======== Task material ========

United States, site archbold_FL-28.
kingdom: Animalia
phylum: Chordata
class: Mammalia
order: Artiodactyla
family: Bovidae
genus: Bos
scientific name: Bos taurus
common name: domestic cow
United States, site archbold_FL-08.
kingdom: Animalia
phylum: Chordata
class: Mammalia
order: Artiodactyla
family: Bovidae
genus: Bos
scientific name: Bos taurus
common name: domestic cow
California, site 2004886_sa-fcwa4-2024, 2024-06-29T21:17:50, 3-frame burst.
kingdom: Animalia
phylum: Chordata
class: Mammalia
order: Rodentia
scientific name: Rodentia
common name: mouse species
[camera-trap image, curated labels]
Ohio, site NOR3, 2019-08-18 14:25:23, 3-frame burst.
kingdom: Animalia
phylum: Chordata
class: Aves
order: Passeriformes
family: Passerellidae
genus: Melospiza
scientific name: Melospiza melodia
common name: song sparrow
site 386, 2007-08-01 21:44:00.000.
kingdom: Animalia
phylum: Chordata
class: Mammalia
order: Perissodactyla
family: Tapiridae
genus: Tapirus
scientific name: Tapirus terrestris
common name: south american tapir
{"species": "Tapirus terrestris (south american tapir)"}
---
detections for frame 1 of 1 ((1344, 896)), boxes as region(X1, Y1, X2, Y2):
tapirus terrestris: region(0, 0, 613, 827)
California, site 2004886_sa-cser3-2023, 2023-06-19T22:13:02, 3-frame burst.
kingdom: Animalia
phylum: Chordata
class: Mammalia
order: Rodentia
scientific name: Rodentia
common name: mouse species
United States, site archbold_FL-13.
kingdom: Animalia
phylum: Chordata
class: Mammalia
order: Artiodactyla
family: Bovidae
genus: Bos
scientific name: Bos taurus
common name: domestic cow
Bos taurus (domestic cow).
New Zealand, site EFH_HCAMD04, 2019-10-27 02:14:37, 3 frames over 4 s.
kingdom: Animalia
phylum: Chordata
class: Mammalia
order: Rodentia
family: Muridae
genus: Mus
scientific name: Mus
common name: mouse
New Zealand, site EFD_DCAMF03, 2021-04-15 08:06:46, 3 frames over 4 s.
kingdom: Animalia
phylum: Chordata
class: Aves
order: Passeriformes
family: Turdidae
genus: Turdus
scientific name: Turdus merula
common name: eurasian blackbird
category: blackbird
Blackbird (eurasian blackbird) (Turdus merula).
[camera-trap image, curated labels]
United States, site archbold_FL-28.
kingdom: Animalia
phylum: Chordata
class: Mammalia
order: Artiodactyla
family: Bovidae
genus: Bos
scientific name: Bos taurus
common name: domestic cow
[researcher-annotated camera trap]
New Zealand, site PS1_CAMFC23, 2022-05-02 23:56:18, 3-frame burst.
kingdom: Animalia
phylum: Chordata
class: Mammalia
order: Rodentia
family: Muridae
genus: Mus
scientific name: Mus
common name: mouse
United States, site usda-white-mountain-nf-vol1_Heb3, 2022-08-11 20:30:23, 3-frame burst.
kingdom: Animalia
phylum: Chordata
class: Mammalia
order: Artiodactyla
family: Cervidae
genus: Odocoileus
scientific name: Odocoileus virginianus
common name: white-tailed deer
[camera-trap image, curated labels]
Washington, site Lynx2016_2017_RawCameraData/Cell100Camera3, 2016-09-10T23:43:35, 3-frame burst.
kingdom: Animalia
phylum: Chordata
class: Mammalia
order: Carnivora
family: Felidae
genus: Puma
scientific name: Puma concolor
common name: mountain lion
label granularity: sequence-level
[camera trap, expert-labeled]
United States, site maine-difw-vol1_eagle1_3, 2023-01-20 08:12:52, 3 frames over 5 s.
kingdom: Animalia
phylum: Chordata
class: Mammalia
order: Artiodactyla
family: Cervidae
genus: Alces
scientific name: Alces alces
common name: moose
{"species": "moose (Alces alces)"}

========

(Work to complete): Return every line of the listing above that contains "frames".

(Response area):
New Zealand, site EFH_HCAMD04, 2019-10-27 02:14:37, 3 frames over 4 s.
New Zealand, site EFD_DCAMF03, 2021-04-15 08:06:46, 3 frames over 4 s.
United States, site maine-difw-vol1_eagle1_3, 2023-01-20 08:12:52, 3 frames over 5 s.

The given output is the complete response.